Tobias Aehlig bringt den Dom zum Klingen

Orgelkonzert bietet feierliche Momente im Libori-Trubel

Groß und Klein waren in den eigens für das Konzert besonders illuminierten Hohen Dom gekommen, um den Klängen von Domorganist Tobias Aehlig zu lauschen.Foto: pdp/Juliane Fröhling Paderborn, 28. Juli 2017. Es gehört zu Libori dazu wie der Pottmarkt, die Kirmes oder die Prozession mit dem Liborius-Schrein durch die Stadt: das Orgelkonzert im Hohen Dom zu Paderborn. In diesem Jahr widmete sich Domorganist Tobias Aehlig dem Komponisten Louis Vierne, dessen 80. Todestag begangen wurde.      

In der „Hommage à Louis Vierne“ stehen zum einen die 3. Symphonie und zum anderen drei Stücke von den „Pièces de Fantaisie“ auf dem Programm. Tobias Aehlig präsentierte die moderne Musik in gewohnt sehr hoher Qualität und stellte unter Beweis, dass er als Bach-Spezialist auch andere Stilrichtungen eindrucksvoll beherrscht.

VERFÜGBARE DATEN:
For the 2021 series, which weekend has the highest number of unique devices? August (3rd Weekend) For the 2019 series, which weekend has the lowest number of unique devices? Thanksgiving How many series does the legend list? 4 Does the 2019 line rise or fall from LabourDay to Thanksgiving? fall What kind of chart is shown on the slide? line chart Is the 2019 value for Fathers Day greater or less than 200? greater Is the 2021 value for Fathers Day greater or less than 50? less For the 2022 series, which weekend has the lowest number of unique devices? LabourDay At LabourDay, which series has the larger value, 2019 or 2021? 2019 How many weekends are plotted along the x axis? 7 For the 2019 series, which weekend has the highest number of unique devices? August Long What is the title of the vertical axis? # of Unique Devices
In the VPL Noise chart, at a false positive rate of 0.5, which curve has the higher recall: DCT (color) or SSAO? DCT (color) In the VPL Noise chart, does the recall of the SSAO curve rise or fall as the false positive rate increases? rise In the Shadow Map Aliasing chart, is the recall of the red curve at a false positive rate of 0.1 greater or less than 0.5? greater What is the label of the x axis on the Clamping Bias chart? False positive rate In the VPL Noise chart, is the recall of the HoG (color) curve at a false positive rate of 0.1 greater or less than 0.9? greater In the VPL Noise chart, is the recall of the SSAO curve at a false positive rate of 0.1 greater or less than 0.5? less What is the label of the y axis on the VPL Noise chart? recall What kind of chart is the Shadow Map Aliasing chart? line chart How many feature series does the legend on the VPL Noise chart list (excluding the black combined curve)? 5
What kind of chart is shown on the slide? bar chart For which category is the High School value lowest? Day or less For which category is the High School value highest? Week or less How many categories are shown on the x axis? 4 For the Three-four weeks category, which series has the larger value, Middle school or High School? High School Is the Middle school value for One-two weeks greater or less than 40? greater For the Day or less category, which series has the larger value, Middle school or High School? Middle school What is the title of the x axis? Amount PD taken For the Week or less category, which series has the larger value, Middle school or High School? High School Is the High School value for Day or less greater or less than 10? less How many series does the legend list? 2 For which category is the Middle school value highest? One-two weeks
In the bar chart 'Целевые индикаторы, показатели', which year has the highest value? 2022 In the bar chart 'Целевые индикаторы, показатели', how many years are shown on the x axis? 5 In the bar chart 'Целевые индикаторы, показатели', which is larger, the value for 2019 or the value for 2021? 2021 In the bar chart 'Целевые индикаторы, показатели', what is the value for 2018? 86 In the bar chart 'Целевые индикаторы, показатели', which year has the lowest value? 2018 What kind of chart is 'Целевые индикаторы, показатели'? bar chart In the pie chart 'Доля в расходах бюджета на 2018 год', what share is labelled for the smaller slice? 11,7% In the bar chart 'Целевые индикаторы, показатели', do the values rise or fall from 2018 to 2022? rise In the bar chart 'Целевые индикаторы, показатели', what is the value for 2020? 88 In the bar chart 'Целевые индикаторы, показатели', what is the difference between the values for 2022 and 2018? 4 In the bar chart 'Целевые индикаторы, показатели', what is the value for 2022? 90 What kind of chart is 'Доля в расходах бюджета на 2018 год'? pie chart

AUFGABE:
Wie geht der Bericht über das Libori-Orgelkonzert im Paderborner Dom weiter? Setze ihn im selben Stil nach seinem letzten Satz fort.

ERGEBNIS:
Nach dem Konzert bedankte sich Domorganist Tobias Aehlig für den Applaus.Foto: pdp/Juliane Fröhling Geprägt von dissonanten Anklängen und dramatischem Charakter steht die 3. Symphonie op. 28 in einer langen Reihe von weiteren symphonischen Werke, die der Organist Louis Verne komponiert hat. Der erste Satz „maestoso“ klingt mit einem gewaltigen Tutti Unheil verkündend und zugleich festlich passend zum Libori-Fest. Der Charakter erinnert an die berühmte Orgelpassage des später entstandenen Musicals „Phantom der Oper“ von Andrew Lloyd Webber. In der „Cantilene“ werden ganz andere Register gezogen, sodass ein zurückhaltender Gesamtklang entsteht. In der Begleitstimme herrscht durch schnelle, präzise gespielte Tonfolgen eine unterschwellige Bewegung. Beim „Intermezzo“ prägt eine schnelle Figur den gesamten Satz, was leicht scherzhaft klingt. Ganz anders hingegen im „Adagio“: Insbesondere die Basslage ist hier präsent, sodass der dramatische Anklang nicht verloren geht. Im letzten Satz „Finale“ endet die Symphonie mit einer gewaltigen Orgelwucht, die den Dom ausfüllt.  

Typisch Libori: es herrscht ein reges Kommen und Gehen, viele bleiben stehen oder setzen sich hin, um eine Weile der Musik zu lauschen. Auch der dezent beleuchtete Dom und die eindrucksvolle Liborius-Büste auf dem Altar tragen zur besonderen Atmosphäre bei. Tobias Aehlig lässt das große Instrument in allen Farben und Facetten erklingen, sodass ein Hörerlebnis der besonderen Art möglich ist.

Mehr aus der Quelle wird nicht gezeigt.